§ TASK A: From the records, give the lines starting with the line containing "From the image" and going on through the line containing "1.50 metres" as a JSON list of strings, one string per line, with blank lines left out.

§ PASSAGE:

Weighted Inner Product vs Norm Relation

Question

Let $A$ be a matrix with $\lambda_1>0$. Then we know that, \begin{equation} \frac{||x^TAy||}{|||x|||y||} \leq \lambda_1. \end{equation} But is there any lower bound known for the quantity $\frac{||x^TAy||}{|||x|||y||}$?

Answer 1

According to SVD we have $$A=UDV$$where $U$ and $V$ are unitary and $D$ diagonal. Substituting this in the expression we have$$\dfrac{|x^HAy|}{|x|\cdot|y|}=\dfrac{|x^HUDVy|}{|x|\cdot|y|}$$let $v=U^Hx$ and $w=Vy$ therefore $$|v|=|x|\quad,\quad|w|=|y|$$ and we have $$\dfrac{|x^HAy|}{|x|\cdot|y|}=\dfrac{|v^HDw|}{|v|\cdot|w|}$$Without lose of generality, let's assume that $|v|=|w|=1$which leads to $$v_1^2+\cdots+v_n^2=1\\w_1^2+\cdots+w_n^2=1$$therefore we seek to minimize $|v^HDw|$ but the minimum is zero by taking $v=\left(\dfrac{1}{\sqrt{2}},\dfrac{1}{\sqrt{2}},0,\cdots,0\right)$ and $u=\left(\dfrac{d_2}{\sqrt{d_1^2+d_2^2}},\dfrac{-d_1}{\sqrt{d_1^2+d_2^2}},0,\cdots,0\right)$

§ Records from a dataset:
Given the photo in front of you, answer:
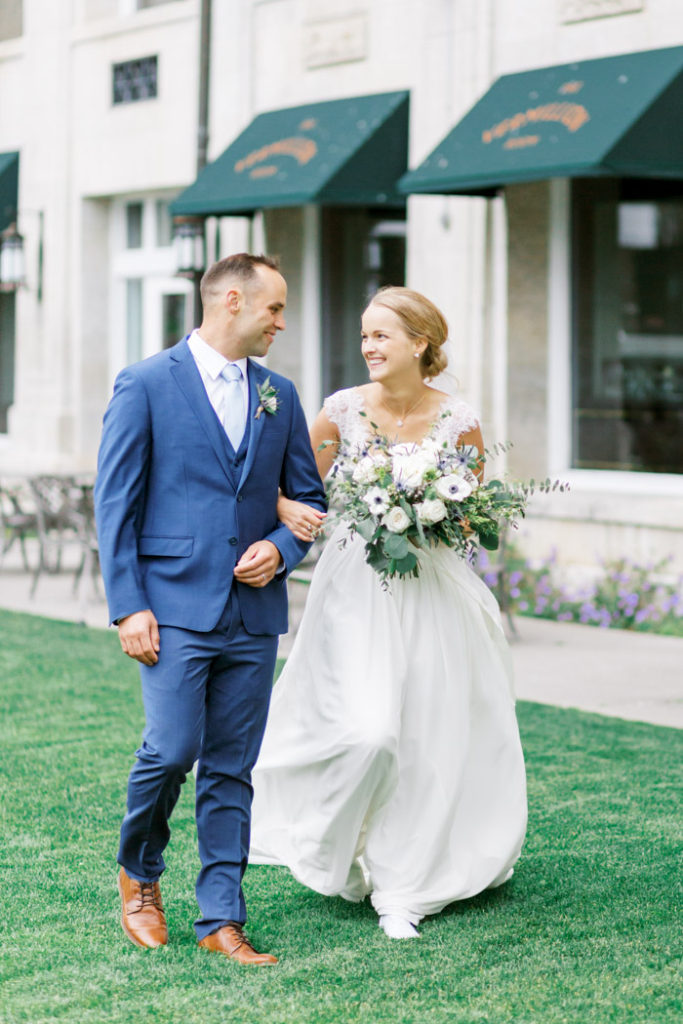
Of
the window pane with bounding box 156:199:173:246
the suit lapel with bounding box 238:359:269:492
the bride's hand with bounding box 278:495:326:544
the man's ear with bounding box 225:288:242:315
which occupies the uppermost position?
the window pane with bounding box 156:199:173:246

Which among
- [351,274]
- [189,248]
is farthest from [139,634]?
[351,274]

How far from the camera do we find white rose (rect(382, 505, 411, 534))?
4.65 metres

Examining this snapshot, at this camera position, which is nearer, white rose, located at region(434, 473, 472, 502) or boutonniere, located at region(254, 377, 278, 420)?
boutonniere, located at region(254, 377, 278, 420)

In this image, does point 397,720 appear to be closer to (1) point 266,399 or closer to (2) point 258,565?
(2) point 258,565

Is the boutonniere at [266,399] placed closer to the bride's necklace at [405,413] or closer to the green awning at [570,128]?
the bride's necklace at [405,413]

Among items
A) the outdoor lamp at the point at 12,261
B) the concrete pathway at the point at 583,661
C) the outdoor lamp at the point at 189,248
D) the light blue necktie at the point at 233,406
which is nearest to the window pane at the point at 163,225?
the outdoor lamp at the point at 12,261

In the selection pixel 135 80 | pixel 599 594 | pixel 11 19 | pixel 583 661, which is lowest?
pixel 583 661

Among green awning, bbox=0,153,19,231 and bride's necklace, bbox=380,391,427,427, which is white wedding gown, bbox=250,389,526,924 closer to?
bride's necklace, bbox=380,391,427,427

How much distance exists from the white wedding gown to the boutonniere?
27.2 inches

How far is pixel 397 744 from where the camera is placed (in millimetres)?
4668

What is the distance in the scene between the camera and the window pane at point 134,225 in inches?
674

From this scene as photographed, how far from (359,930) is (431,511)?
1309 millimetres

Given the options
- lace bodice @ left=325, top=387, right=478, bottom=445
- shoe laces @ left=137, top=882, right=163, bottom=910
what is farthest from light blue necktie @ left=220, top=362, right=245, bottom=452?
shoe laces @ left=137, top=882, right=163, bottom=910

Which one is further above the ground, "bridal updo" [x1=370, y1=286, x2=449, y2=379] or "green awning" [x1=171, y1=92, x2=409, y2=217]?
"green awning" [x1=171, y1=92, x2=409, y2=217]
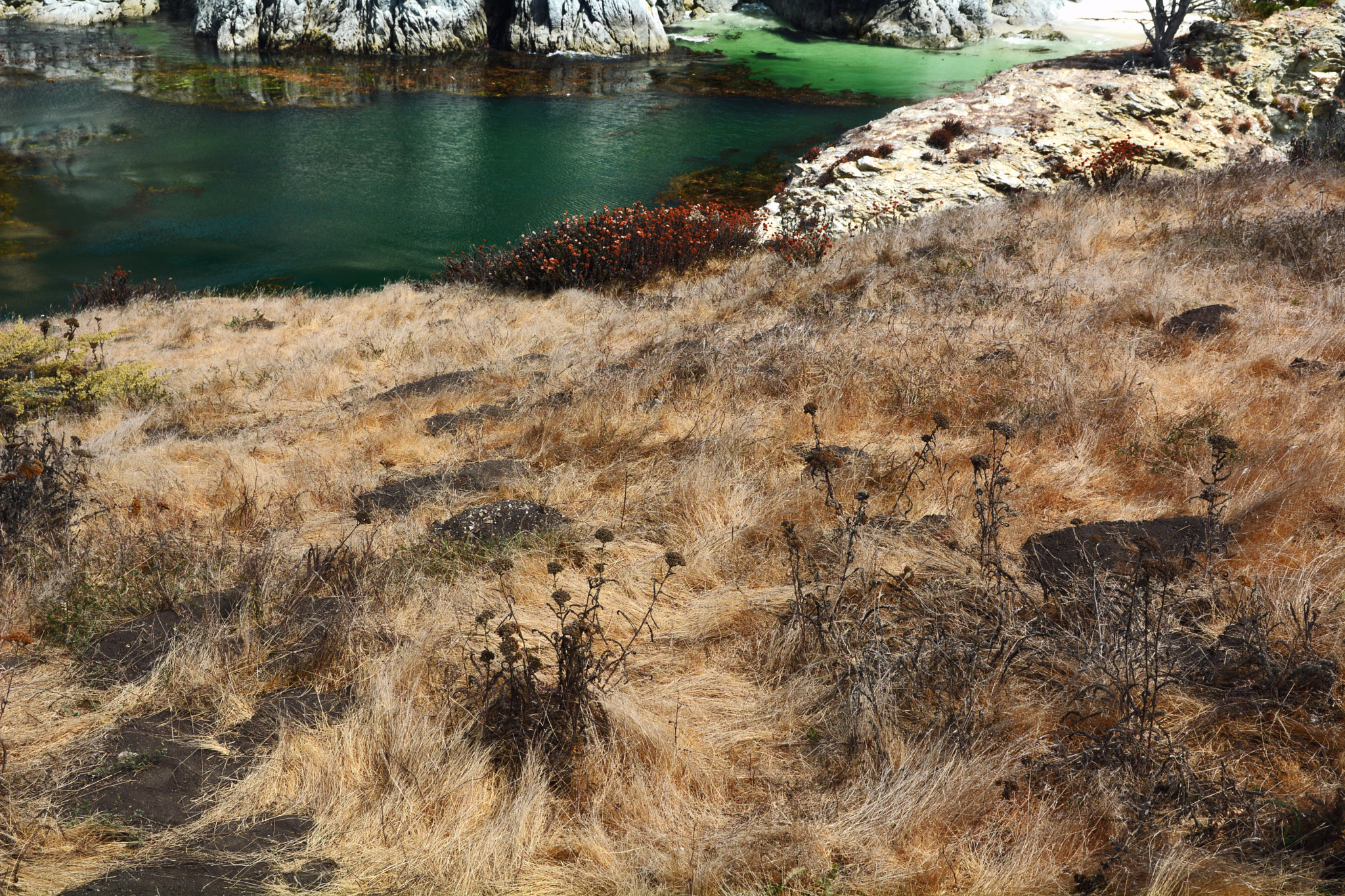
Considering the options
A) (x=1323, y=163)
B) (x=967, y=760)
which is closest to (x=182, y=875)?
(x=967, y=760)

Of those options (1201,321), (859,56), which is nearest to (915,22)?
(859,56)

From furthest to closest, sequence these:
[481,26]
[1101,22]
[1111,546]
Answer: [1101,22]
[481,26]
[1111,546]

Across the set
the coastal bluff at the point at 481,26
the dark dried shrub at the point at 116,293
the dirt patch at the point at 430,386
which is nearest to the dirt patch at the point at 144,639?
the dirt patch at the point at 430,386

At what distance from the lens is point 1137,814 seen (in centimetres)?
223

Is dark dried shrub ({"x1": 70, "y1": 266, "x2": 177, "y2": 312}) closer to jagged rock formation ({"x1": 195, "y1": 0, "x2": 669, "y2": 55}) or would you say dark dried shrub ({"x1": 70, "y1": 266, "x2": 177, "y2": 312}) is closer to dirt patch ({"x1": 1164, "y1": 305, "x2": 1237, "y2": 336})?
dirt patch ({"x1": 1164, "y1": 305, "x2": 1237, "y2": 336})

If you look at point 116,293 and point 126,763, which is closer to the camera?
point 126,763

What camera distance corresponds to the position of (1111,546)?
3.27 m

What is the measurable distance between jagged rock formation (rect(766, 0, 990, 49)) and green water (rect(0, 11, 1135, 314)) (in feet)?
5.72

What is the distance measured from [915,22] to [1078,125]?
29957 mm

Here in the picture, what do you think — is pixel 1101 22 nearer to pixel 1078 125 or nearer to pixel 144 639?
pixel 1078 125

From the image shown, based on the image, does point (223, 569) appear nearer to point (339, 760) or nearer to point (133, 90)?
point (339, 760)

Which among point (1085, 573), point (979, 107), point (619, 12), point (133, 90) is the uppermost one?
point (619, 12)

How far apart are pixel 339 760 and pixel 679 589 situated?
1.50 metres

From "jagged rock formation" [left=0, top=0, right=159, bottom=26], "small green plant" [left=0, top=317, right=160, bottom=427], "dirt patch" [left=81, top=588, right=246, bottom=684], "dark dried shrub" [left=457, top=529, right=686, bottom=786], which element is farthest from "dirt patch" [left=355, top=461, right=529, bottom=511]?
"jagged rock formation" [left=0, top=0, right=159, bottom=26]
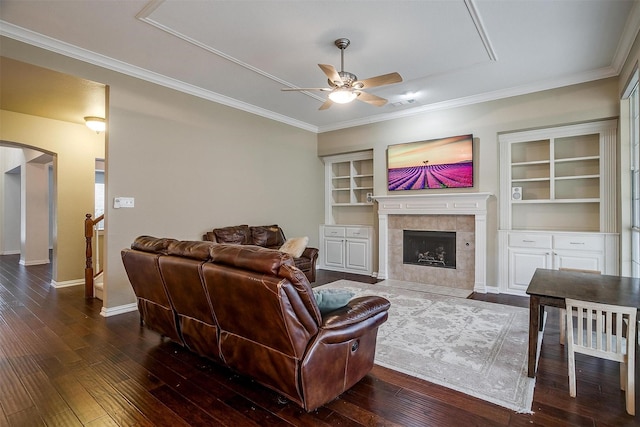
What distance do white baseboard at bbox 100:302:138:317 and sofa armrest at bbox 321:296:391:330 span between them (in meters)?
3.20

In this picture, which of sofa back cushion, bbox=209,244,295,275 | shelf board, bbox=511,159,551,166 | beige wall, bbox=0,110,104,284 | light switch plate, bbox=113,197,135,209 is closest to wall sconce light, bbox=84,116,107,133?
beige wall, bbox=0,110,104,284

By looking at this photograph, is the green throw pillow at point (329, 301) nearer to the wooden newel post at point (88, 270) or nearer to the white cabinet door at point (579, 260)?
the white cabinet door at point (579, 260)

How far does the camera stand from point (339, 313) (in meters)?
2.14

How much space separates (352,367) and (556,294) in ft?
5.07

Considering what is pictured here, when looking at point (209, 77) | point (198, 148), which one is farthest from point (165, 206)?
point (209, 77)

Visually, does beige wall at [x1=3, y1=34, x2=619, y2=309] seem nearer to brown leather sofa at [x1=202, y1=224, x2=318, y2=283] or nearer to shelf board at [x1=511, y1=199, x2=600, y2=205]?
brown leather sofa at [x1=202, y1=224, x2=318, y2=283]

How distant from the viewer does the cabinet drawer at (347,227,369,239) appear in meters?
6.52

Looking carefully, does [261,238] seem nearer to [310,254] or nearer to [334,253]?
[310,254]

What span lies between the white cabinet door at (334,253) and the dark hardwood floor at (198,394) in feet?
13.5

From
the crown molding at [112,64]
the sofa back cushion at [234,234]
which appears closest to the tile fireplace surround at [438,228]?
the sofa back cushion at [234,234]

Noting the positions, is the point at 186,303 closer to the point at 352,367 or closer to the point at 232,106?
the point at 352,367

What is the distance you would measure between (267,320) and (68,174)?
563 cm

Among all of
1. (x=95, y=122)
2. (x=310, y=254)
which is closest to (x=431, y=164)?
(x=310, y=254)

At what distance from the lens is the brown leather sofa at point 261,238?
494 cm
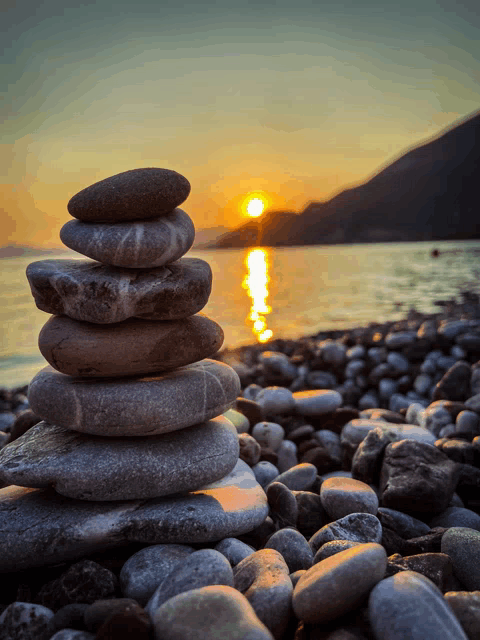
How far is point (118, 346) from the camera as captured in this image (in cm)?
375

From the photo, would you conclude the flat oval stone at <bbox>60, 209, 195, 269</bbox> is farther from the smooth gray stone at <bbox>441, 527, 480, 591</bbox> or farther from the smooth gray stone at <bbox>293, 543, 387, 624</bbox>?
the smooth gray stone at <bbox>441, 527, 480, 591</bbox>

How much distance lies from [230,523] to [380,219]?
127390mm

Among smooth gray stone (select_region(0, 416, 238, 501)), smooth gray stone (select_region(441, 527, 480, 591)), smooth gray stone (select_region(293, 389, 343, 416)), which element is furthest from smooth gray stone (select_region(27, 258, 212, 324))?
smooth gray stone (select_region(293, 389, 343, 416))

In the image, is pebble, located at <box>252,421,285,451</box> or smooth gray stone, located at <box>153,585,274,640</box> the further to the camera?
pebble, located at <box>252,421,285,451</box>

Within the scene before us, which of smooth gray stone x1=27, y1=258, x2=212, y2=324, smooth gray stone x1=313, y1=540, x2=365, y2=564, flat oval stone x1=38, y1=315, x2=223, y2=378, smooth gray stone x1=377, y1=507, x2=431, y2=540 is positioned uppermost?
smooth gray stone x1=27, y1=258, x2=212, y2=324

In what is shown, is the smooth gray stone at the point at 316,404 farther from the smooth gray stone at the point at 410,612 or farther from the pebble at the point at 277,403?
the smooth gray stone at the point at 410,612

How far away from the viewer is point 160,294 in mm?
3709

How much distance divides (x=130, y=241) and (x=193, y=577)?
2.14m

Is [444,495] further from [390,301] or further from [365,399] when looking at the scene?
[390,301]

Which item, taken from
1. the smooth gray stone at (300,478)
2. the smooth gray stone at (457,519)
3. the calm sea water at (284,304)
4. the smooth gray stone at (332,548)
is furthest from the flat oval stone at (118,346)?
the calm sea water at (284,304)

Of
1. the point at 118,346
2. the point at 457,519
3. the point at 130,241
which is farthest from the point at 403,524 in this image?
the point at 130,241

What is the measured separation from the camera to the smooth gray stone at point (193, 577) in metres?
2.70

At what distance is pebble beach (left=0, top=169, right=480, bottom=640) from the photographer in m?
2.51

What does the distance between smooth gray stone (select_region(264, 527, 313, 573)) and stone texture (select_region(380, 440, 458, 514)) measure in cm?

§ TASK B: In the thread on lower bounds for the inner product ratio, which decomposition does the answer substitute for $A$?

§ FINAL RESULT A:
[
  "From the image shown, based on the image, does point (223, 569) appear nearer to point (339, 760) or nearer to point (133, 90)?",
  "point (339, 760)",
  "Which among point (1085, 573), point (979, 107), point (619, 12), point (133, 90) is the uppermost one?",
  "point (619, 12)",
  "How far apart are pixel 339 760 and pixel 679 589 situated?",
  "1.50 metres"
]

§ FINAL RESULT B: The SVD, $A=UDV$, with $U$ and $V$ unitary and $D$ diagonal.